9.1 Posterior predictive checks

cohort model domain subgroups misses
Foundation S2 Binary subgroup means 7 4
Foundation S3 Binary subgroup means 7 4
Year 1 S2 Binary subgroup means 6 3
Year 1 S3 Binary subgroup means 6 6
Foundation S2 RT subgroup means 6 1
Foundation S3 RT subgroup means 5 0
Year 1 S2 RT subgroup means 8 0
Year 1 S3 RT subgroup means 6 1
Foundation S2 RT-accuracy correlation 6 3
Foundation S3 RT-accuracy correlation 5 3
Year 1 S2 RT-accuracy correlation 8 2
Year 1 S3 RT-accuracy correlation 6 1

Lower misses are better.
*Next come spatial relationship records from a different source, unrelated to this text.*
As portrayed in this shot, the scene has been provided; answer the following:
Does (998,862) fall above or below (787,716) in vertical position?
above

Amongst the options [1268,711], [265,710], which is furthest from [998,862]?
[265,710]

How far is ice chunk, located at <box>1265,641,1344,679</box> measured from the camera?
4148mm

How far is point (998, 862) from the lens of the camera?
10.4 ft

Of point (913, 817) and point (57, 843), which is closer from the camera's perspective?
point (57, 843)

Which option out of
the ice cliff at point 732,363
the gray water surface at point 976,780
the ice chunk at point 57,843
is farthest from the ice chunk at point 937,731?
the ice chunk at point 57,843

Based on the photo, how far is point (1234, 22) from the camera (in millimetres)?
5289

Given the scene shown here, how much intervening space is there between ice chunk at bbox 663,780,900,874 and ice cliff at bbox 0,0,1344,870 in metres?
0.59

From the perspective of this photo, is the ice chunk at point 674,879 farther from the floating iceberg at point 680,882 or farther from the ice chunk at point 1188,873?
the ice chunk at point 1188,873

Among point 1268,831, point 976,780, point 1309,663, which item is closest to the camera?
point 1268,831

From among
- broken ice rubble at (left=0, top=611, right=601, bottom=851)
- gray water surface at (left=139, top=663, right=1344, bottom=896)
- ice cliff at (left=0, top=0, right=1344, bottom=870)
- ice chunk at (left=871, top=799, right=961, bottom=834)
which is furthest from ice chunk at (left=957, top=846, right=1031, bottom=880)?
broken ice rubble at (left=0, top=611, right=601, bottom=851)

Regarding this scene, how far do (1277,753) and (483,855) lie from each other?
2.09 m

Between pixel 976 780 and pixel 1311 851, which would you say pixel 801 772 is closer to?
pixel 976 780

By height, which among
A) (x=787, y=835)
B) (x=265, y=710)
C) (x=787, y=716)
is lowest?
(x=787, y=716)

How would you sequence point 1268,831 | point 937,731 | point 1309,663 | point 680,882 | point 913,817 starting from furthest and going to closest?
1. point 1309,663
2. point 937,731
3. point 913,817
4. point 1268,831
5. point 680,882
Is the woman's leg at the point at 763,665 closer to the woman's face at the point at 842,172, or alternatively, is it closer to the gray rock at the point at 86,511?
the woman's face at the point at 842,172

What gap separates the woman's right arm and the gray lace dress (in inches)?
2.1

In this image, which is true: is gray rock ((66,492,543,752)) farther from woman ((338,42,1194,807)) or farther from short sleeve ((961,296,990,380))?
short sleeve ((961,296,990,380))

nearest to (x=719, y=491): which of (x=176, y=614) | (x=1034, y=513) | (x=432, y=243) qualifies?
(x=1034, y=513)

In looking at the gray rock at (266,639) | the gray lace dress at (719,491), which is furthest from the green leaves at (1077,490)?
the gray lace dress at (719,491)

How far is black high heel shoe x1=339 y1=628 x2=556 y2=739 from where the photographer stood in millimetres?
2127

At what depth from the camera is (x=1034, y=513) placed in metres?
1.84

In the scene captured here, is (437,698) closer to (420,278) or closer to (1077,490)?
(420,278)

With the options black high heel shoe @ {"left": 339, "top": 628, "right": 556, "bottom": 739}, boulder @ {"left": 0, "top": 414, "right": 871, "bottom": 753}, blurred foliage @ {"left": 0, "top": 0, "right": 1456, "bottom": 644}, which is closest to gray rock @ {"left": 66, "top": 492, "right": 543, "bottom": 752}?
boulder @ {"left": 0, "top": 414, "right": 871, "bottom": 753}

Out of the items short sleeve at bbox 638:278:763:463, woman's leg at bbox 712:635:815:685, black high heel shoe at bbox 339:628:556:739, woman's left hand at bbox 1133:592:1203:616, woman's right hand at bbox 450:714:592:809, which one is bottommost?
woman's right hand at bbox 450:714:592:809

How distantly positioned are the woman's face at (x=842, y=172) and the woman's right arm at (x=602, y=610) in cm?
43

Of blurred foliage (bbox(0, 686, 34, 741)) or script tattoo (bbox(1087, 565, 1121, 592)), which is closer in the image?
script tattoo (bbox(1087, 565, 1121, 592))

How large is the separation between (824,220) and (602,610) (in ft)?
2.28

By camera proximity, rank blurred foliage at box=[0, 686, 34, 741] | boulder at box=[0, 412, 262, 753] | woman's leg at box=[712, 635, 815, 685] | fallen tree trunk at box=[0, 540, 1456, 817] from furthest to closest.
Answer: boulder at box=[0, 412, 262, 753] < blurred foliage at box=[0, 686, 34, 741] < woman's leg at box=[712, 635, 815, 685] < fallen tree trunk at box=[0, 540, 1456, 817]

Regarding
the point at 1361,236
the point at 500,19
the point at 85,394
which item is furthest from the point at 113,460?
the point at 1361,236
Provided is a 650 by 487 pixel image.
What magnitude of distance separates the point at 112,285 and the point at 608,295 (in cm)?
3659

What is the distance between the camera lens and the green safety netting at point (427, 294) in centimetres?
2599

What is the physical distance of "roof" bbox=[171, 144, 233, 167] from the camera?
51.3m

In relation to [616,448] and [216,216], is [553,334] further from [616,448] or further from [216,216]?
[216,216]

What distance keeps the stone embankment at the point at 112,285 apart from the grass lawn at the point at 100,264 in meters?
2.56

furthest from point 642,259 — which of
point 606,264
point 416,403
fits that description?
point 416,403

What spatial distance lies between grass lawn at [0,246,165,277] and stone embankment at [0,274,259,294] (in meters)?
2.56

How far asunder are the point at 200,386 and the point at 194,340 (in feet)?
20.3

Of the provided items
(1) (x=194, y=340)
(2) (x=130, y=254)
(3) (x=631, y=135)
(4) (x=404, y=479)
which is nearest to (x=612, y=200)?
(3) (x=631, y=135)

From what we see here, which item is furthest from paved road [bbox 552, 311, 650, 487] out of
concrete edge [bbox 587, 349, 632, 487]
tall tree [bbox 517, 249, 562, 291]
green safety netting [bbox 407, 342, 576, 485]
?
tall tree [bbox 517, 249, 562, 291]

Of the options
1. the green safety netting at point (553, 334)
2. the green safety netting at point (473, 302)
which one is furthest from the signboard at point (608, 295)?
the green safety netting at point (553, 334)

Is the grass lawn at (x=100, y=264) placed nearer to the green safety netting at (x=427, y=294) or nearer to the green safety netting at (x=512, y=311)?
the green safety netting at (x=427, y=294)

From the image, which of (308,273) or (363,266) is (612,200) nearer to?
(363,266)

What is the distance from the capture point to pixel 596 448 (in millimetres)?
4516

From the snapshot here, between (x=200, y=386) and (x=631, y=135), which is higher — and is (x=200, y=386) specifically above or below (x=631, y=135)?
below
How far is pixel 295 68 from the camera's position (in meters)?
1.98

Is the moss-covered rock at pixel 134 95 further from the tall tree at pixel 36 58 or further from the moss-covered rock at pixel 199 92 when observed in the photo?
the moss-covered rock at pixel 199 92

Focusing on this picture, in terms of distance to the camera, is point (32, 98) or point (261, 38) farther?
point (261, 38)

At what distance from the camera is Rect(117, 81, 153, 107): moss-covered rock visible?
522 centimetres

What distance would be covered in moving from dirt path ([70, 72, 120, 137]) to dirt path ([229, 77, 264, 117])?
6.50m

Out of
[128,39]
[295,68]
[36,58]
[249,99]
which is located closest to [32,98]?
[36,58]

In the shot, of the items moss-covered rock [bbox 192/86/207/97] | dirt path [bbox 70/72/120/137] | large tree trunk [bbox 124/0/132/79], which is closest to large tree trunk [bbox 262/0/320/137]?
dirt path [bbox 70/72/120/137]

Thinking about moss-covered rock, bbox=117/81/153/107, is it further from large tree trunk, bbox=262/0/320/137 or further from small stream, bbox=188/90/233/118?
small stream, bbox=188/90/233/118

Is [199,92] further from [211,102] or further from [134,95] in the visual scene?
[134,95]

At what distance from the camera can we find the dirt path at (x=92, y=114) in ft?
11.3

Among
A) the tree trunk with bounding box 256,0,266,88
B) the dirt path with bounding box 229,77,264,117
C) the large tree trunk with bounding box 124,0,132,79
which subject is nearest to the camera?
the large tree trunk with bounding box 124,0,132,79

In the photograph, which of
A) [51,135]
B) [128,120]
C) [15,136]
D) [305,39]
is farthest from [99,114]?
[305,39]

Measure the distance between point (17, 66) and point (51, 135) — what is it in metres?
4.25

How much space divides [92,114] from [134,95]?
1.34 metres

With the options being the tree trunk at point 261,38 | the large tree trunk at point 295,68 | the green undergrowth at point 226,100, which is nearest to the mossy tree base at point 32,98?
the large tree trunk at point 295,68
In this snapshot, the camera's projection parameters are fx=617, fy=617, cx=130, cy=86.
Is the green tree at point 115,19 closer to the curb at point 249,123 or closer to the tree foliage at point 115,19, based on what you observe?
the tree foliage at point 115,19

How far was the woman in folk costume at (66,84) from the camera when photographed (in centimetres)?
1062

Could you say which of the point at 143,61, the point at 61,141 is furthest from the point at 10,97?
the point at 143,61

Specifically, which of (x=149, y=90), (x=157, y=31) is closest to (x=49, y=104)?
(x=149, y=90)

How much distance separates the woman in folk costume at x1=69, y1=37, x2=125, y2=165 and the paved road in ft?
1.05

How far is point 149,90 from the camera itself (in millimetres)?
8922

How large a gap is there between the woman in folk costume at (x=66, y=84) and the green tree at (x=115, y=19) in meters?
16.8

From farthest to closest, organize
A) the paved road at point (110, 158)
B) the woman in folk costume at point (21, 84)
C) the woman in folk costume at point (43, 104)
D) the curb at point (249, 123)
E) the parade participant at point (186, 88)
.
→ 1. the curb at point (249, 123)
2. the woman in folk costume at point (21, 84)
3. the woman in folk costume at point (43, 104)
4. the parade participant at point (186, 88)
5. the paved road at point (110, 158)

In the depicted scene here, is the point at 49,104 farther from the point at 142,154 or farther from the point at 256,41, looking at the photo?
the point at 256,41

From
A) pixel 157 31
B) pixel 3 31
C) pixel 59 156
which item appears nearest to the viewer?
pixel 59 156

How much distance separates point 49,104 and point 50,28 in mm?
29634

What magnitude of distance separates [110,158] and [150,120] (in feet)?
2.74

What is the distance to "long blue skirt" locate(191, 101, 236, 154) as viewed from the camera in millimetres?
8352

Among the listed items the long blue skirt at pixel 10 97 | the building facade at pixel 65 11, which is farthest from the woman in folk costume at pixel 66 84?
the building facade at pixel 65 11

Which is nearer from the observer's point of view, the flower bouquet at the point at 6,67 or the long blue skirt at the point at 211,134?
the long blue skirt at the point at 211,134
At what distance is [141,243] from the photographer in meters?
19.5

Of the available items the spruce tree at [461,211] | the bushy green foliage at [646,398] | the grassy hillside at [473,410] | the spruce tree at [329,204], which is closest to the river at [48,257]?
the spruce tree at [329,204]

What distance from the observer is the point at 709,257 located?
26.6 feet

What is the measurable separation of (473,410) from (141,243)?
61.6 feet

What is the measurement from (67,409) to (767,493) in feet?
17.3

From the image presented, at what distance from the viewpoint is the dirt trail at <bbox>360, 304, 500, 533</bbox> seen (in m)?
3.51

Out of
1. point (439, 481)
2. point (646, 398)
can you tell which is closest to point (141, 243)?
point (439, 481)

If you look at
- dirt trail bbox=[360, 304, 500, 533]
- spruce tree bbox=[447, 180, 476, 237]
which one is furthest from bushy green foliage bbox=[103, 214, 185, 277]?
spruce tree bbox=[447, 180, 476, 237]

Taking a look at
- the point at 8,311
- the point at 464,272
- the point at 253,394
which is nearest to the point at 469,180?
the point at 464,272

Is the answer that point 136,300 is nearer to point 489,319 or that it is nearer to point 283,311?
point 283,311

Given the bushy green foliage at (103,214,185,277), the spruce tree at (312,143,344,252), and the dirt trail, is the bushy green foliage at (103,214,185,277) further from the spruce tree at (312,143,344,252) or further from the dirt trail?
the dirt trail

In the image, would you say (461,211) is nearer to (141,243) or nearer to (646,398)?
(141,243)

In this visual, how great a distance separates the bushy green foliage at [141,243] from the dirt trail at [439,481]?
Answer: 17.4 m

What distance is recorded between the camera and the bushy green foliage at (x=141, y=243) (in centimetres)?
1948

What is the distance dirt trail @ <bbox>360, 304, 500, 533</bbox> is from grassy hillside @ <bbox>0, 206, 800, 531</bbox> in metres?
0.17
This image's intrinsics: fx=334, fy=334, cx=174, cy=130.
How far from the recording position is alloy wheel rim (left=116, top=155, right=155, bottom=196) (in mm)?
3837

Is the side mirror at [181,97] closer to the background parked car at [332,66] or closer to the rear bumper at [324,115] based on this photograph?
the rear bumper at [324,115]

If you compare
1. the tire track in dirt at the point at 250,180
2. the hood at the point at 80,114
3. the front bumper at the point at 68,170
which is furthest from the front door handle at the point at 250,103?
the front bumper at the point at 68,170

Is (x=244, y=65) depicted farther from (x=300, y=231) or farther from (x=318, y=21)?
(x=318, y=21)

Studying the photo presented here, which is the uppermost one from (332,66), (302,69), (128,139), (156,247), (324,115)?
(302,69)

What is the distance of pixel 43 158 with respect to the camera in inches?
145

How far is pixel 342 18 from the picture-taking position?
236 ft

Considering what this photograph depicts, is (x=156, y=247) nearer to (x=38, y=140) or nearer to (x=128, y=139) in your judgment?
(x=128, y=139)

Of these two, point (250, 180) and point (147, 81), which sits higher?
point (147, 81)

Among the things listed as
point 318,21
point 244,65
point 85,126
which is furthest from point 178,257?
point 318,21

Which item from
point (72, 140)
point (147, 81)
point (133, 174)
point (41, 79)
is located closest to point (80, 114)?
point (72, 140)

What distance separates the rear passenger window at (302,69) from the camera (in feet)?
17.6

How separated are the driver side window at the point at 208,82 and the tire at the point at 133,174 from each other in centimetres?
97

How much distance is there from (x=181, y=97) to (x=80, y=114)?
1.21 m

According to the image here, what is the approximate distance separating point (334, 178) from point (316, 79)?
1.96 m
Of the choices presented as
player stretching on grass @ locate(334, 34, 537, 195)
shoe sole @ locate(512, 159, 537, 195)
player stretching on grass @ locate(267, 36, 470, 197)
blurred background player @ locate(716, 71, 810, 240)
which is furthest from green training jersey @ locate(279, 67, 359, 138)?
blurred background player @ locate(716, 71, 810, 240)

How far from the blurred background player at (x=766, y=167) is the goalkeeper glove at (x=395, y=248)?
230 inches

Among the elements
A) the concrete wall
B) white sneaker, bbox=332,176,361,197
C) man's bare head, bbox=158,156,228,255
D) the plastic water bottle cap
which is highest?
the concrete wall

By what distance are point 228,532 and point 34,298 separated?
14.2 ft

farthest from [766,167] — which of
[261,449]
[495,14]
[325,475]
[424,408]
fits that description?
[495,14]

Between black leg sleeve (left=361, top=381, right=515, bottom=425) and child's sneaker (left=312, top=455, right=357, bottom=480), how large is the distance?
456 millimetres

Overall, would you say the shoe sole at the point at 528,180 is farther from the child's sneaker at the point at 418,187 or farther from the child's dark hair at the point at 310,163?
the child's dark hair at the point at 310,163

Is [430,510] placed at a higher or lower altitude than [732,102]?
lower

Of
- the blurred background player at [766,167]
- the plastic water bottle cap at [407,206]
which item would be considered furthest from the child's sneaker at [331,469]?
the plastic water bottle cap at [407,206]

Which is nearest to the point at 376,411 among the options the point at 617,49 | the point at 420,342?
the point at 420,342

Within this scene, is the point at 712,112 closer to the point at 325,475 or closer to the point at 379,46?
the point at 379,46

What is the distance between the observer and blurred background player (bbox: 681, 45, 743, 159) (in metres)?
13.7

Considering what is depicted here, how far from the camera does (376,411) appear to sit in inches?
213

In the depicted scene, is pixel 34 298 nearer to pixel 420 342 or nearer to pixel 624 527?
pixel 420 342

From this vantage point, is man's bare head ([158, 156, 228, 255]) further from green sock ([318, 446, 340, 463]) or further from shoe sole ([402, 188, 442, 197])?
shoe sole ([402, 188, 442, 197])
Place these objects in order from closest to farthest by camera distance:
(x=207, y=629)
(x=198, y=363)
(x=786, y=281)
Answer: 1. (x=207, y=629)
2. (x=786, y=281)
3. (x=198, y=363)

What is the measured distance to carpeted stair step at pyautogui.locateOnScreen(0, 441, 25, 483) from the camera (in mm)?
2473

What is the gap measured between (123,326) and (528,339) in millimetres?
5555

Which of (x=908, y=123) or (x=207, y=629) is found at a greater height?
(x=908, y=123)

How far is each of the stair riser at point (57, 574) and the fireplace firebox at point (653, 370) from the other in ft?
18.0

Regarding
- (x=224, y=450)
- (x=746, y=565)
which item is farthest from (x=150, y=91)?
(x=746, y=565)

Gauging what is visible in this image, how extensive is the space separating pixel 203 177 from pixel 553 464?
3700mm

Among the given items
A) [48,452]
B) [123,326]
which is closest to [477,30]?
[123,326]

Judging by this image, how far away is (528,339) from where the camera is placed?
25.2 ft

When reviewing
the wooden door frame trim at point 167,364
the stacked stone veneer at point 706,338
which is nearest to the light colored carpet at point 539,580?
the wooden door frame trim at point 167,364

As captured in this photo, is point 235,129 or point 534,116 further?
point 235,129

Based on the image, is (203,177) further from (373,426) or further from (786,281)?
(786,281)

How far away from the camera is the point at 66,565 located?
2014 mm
S3 is slightly cleaner on some RT-focused checks, which supports the case for preferring the simpler timed-math construct when the practical difference from S2 is so small.

9.2 Item-fit summary

cohort model domain items underfit severe
Foundation S2 Binary items 179 13 6
Foundation S3 Binary items 179 13 6
Year 1 S2 Binary items 293 25 8
Year 1 S3 Binary items 293 25 10
Foundation S2 Number-line items 20 0 0
Foundation S3 Number-line items 20 0 0
Year 1 S2 Number-line items 37 0 0
Year 1 S3 Number-line items 37 0 0
Cohort Model Mean |z| Mean RMSE z
Foundation S2 0.724 0.983
Foundation S3 0.731 0.987
Year 1 S2 0.742 0.986
Year 1 S3 0.752 0.990

Binary item-fit issues are common across models, suggesting broad instrument-level misfit rather than a problem unique to one joint specification.

10 External validity

10.1 Teacher rating and PAT relationships

Cohort Model Teacher rho PAT rho (latest) PAT rho (strict EOY) Raw total rho
Foundation S1 0.386 0.217 0.290 0.676
Foundation S2 0.392 0.213 0.307 0.672
Foundation S3 0.384 0.218 0.283 0.670
Foundation S4 0.373 0.201 0.269 0.634
Year 1 S1 0.490 0.518 0.650 0.815
Year 1 S2 0.489 0.515 0.647 0.816
Year 1 S3 0.490 0.509 0.649 0.810
Year 1 S4 0.485 0.505 0.653 0.793

The joint models all improve on the S0 benchmark for most external-validity slices. Among the joint candidates, S2 and S3 are the closest pair, and the current evidence does not show a large enough outcome-side gain to force the more complex S2 specification.

11 Fairness and proxy screens

Cohort Model Max theta group R2 Max speed group R2
Foundation S1 0.026 0.025
Foundation S2 0.027 0.021
Foundation S3 0.026 0.019
Foundation S4 0.027 0.015
Year 1 S1 0.047 0.017
Year 1 S2 0.047 0.020
Year 1 S3 0.048 0.022
Year 1 S4 0.048 0.032

The subgroup proxy screens are small overall. At this stage there is no strong evidence that the speed factors are mainly acting as proxies for demographic grouping variables.

12 Linking caveat

All reviewed R0 runs have n_bridge_anchors = 0. That means this report supports the within-Term-3 choice of a preferred joint model, but it does not establish anchor-based linking across forms or occasions.

13 Final recommendation

  • Prefer S3 when the target construct is timed-math speed and the goal is a transparent, operationally simple model.
  • Use S2 only if a separate baseline/general-speed adjustment is explicitly required for interpretation or reporting.
  • On current evidence, that adjustment has only a modest practical effect on student timed-math speed scores.
  • Keep S0 only as the benchmark reference, not as a candidate answer.